Molti amici del Cai Uget l’hanno conosciuta la nostra Dianetta, nelle uscite e le serate in sede, e molti ci sono stati vicini quando si è ammalata e poi se ne è andata.

Dianetta delle neve, foto di Silvio Tosetti.

Erano passati sette mesi da quel triste giorno (8 marzo 2016) quando finalmente io e Carla abbiamo deciso di prendere un altro bel “bau”, un degno erede di Diana che ci terrà compagnia nelle nostre escursioni in montagna.

Si chiama Zar, è un segugiotto di colore nero focato con le zampe marroni; lo abbiamo prelevato da un canile. Dicono di averlo trovato che si aggirava sperduto nelle campagne della Provincia Granda, senza medaglietta nè microchip!
Per Zar è cominciata una nuova vita, proprio come successe a Diana quando dal suo recinto, vedendoci andare via, lanciò un “Bau” che fece scoccare la scintilla e diede il via a più di dieci anni di vera e propria simbiosi cane-umano!
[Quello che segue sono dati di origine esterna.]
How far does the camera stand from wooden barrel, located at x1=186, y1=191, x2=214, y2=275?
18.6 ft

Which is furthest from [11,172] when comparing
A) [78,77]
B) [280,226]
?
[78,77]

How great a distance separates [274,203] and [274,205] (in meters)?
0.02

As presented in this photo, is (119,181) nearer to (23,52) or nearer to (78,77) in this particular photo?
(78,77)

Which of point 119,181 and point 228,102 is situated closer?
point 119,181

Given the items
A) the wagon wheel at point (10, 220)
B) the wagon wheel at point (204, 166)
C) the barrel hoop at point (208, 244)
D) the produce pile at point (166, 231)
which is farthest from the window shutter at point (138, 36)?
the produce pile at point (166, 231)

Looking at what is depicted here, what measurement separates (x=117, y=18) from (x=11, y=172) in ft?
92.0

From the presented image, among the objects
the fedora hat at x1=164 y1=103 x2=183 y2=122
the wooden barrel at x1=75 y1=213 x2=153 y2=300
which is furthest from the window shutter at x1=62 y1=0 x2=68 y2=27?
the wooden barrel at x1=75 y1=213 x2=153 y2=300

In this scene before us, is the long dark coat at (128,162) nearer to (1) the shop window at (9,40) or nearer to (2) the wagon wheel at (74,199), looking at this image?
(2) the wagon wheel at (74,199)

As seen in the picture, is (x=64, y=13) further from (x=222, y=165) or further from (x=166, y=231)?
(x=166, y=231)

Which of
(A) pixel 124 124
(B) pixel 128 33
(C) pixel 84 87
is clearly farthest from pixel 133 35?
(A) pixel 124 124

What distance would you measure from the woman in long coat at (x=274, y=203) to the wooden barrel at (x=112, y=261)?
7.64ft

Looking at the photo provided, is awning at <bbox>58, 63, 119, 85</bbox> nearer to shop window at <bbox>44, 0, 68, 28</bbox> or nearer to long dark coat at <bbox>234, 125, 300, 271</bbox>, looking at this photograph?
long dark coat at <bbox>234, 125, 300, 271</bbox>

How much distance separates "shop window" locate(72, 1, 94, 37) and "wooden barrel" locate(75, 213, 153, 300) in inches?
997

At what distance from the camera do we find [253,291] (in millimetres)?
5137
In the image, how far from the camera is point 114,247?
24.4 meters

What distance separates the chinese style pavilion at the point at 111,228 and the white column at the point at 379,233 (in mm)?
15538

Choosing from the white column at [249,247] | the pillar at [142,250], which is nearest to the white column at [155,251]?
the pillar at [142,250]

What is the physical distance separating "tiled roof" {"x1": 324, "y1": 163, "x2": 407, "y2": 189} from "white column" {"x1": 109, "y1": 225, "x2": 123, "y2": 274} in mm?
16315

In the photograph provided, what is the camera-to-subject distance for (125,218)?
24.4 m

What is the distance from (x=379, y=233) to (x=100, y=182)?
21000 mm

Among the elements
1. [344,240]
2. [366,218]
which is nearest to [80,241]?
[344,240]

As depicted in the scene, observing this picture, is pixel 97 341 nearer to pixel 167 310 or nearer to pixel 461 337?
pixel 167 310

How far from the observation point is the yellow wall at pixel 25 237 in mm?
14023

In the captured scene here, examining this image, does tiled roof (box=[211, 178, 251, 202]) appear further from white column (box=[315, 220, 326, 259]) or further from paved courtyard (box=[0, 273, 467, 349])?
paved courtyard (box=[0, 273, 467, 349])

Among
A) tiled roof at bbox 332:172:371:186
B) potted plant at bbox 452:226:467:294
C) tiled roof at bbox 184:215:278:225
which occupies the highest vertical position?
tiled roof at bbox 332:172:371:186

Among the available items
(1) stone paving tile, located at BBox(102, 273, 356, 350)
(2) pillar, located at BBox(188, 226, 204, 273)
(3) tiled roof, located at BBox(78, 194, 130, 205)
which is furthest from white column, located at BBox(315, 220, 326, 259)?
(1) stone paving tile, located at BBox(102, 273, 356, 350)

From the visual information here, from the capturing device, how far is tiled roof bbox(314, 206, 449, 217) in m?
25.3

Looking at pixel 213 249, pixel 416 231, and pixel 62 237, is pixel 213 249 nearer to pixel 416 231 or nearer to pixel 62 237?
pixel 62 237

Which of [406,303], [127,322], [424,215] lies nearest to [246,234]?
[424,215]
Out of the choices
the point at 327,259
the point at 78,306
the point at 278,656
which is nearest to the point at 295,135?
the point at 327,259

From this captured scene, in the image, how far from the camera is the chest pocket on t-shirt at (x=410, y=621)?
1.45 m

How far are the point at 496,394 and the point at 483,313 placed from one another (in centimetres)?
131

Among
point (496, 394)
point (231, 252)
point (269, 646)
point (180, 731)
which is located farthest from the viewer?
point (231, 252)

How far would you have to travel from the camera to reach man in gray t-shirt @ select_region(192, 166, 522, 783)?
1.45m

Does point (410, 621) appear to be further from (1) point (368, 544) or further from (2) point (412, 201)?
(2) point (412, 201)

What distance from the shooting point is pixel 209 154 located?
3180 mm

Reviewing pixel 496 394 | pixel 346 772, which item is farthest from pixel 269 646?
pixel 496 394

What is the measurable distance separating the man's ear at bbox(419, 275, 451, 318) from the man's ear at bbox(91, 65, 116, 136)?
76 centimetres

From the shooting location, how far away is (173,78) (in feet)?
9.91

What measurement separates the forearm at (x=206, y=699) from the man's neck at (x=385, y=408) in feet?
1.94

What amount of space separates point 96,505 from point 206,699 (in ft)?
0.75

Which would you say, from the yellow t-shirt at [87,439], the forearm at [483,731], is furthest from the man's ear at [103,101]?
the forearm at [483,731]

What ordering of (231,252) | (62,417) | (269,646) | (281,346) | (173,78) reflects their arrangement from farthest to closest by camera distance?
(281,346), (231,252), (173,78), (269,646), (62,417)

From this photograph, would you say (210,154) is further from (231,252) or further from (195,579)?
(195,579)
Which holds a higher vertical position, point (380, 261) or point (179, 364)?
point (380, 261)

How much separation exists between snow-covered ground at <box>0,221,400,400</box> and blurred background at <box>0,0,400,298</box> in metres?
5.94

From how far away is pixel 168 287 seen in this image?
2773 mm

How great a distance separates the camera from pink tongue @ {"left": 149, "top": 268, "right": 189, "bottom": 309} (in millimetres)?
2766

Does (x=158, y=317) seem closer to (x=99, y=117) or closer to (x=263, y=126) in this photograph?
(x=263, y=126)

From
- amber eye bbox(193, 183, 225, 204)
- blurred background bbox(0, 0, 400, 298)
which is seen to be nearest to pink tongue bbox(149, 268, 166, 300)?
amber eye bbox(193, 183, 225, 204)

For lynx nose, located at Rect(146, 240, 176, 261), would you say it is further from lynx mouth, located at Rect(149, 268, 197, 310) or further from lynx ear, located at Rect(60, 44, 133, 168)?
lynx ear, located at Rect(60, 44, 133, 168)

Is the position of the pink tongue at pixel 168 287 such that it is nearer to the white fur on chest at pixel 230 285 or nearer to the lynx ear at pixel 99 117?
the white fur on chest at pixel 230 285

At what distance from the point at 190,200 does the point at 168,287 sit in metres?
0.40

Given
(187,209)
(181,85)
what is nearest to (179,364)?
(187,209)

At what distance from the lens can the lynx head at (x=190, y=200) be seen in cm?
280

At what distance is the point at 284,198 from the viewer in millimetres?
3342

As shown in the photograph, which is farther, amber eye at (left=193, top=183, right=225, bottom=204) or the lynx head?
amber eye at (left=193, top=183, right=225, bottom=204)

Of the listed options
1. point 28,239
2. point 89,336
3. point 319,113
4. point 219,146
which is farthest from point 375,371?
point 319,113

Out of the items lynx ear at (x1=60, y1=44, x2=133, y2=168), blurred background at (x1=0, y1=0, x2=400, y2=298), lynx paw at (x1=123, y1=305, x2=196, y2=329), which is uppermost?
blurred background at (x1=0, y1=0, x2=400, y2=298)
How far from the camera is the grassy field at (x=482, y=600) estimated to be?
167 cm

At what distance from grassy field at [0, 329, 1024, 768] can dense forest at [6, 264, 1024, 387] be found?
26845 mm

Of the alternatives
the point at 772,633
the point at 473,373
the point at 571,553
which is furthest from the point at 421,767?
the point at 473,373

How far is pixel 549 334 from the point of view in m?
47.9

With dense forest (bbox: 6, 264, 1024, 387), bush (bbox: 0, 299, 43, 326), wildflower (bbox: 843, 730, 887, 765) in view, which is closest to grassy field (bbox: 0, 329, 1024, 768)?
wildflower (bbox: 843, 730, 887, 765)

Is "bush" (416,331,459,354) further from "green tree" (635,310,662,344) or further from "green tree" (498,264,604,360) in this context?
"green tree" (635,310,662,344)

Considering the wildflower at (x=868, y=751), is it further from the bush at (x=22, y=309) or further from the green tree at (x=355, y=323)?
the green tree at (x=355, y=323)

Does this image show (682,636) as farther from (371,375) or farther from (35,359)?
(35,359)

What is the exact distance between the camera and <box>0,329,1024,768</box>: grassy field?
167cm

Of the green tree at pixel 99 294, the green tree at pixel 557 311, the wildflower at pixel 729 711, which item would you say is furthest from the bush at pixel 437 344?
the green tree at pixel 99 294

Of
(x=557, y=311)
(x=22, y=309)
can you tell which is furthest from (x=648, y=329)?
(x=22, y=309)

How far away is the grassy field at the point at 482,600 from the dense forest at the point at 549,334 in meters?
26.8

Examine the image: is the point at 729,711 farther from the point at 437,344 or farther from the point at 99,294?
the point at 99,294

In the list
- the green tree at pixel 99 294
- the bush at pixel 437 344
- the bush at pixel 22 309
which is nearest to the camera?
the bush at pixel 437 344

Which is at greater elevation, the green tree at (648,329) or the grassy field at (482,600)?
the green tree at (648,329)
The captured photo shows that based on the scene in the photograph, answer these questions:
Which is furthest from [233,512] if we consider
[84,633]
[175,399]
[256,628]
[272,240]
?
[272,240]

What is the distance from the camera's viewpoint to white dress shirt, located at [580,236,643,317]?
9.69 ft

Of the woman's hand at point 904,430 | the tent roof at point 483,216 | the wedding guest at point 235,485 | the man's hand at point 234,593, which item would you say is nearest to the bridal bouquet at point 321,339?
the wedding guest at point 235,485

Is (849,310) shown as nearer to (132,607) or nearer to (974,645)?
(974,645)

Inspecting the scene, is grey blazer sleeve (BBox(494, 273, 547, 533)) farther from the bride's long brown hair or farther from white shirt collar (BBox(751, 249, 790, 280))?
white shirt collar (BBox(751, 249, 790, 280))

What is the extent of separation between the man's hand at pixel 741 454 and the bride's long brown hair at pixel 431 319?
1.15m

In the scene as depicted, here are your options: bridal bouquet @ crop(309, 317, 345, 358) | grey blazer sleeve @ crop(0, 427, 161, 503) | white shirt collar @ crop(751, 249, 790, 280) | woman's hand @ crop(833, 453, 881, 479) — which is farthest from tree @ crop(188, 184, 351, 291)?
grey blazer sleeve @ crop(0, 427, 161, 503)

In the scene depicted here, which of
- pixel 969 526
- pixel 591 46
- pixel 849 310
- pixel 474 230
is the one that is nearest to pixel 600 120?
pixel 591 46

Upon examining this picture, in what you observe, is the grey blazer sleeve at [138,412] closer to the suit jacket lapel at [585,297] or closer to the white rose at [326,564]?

Avevamo appena acquistato due stanzette per le nostre vacanze nella località di montagna preferita ed avevo ancora un sogno, una immagine stampata nella mente: bastoncini nelle mani con le braccia aperte e gli sci ai piedi, il sole in fronte, il Grand Pic de Rochebrune che svetta dietro il colle e… un animaletto peloso scodinzolante che mi segue nella neve!

Veramente quando si fanno questi sogni si pensa ad un bel cane lupo se non proprio ad un San Bernardo, ma noi abitiamo in appartamento in città e abbiamo preso le misure della macchina e “Si, forse e’ meglio un cane piu piccolo. Pero’ deve essere “da caccia”, forte e resistente alle intemperie!”
Quella setterina bianca e nera faceva al caso nostro. Anche per lei mancava una data di nascita precisa: abbiamo scritto 14 febbraio 2004, San Valentino.

Dianetta, foto di Silvio Tosetti

“Ma andra’ bene sulla neve questo scricciolo di appena quindici chili?” Paolo, gestore del canile-rifugio di Trofarello e socio Uget, mi rassicurò e aveva ragione. Diana ha fatto di tutto pur di seguirci: dietro le racchette da neve, dietro le mountain bike, ai piedi delle rocce, legata in cordata sul ghiacciaio. Qualche volta abbiamo anche dovuto calarla con le corde dai salti dove ci aveva raggiunti.
Con le sue zampine aderiva alle rocce quasi come un camoscio e, per coronare il mio sogno originale, sul Grand Pic de Rochebrune (3320m, PD, II grado superiore) ci è salita davvero!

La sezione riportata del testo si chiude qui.